John S. Baras

2011

Motif-based Topology Design for Effective Performance by Networks of Mobile Autonomous Vehicles

P. Hovareshti, H. Chen and J. S. Baras

Proceedings of the Eighth International Conference on Complex Systems (ICCS 2011), pp. 571-573Boston Marriott, Quincy, MA, USA, June 26 - July 1, 2011.

Abstract

Networked systems of autonomous agents have emerged in a variety of applications such as collaborative robotics, mobile sensor networks and disaster relief operations. Complex phenomena are often observed in these systems due to the large number of agents, nonlinear interactions, locality of information transmission, and changes in the connectivity of the agents. Similar to their natural counterparts, engineered autonomous agents are capable of developing emergent behaviors such as herding, collaborative decision making based on local communication. The speed of developing emergent behaviors and their robustness to agents’ failures depend on the underlying network connectivity and feasible communications. We study the interdependence of structure and behavior in a networked system of autonomous vehicles.
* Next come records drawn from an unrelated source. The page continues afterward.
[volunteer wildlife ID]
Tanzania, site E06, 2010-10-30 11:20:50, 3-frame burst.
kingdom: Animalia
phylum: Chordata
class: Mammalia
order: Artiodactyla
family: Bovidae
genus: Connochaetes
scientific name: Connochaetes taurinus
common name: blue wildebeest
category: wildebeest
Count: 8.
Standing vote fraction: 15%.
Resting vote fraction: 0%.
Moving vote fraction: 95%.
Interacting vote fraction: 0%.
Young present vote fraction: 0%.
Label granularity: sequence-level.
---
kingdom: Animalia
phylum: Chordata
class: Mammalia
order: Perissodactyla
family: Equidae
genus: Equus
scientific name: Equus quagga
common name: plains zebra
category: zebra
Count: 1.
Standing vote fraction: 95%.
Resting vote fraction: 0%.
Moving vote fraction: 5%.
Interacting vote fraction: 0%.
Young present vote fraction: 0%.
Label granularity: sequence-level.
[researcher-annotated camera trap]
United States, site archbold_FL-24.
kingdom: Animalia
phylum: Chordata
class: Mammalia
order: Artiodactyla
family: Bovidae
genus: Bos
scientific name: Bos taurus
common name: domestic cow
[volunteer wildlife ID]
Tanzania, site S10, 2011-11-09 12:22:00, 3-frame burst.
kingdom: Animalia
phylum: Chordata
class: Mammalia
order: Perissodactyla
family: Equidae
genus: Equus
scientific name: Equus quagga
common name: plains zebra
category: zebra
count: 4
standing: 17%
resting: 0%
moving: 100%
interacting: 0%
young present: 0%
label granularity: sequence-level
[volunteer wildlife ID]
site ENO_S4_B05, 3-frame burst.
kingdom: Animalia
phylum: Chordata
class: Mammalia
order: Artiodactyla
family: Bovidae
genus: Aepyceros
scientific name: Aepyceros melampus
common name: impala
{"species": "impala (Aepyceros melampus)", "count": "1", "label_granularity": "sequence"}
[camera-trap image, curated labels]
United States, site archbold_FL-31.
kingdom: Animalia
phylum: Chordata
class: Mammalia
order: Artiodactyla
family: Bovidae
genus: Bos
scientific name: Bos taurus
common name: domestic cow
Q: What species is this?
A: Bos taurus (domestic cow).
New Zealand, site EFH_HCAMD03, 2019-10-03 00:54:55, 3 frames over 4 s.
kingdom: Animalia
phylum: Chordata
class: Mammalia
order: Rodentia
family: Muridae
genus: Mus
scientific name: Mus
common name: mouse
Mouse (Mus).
We have abstracted the collaboration between the vehicles into three interconnected levels. At each point of time, three graphs describe the network of moving vehicles: a connectivity graph, a communication graph, and an action graph. The first two graphs describe the information exchange in the network whereas the action graph is specific to the particular collaborative activities that the nodes perform and determines the desired collaboration activity. We consider a challenging question: Given a preferred emergent behavior, which connectivity and communication graphs can satisfy the requirements given by the corresponding action graph?

We have considered top-down as well as bottom-up approaches to this problem. In the top-down design, an optimization framework is developed that outputs efficient topologies given a single performance metric. Given different performance metrics, graphs that satisfy a favorable trade-off are selected as the candidates for the system structure. The focus of the bottom-up approach has been to discover how local preferences and decisions will result in the emergence of real world networks with certain requirements. Motif-based topology design is proposed in this framework. The designed links are realized via low power wireless media. The lower level design addresses challenges emanating from realizing the ideal graph topologies and consists of physical layer, MAC layer and network layer constraints. In order to design realistic and efficient networks, we have considered the interdependence of these two levels of design and develop a framework to capture the design requirements effectively.

To design efficient local connectivity patterns, we have used the idea of network motifs, which was first proposed in the context of biological networks. Network motifs are task specific local connectivity patterns, which exist with much higher frequency in real biological networks compared to those in random networks. These are sub-networks of low number of nodes (usually 3-4) whose persistence in networks performing similar tasks in different contexts, imply their efficiency in the sense that they optimize certain performance metric in a local scale. We use a simulation test bed to find network motifs for local level communication structures in a collaborative vehicles framework. Here, the group mission consists of several tasks that the agents participate in. The tasks include search operation, data gathering/processing, target finding and leader follower explorations. Each task gives rise to certain motifs that are specific to that task and the partial knowledge of the environment specifications that the agents operate in. In this way, given the subtasks that are necessary for the mission accomplishment, the most efficient task-specific local topologies are extracted. Switching suitable graphs when the mode of operation is changing can be handled by solving the resulting reachability problem using methods for symbolic planning such as graph grammars. Based on such switching, we also address the effects of split/merge operations on the spectral characteristics of the resulting connectivity graphs.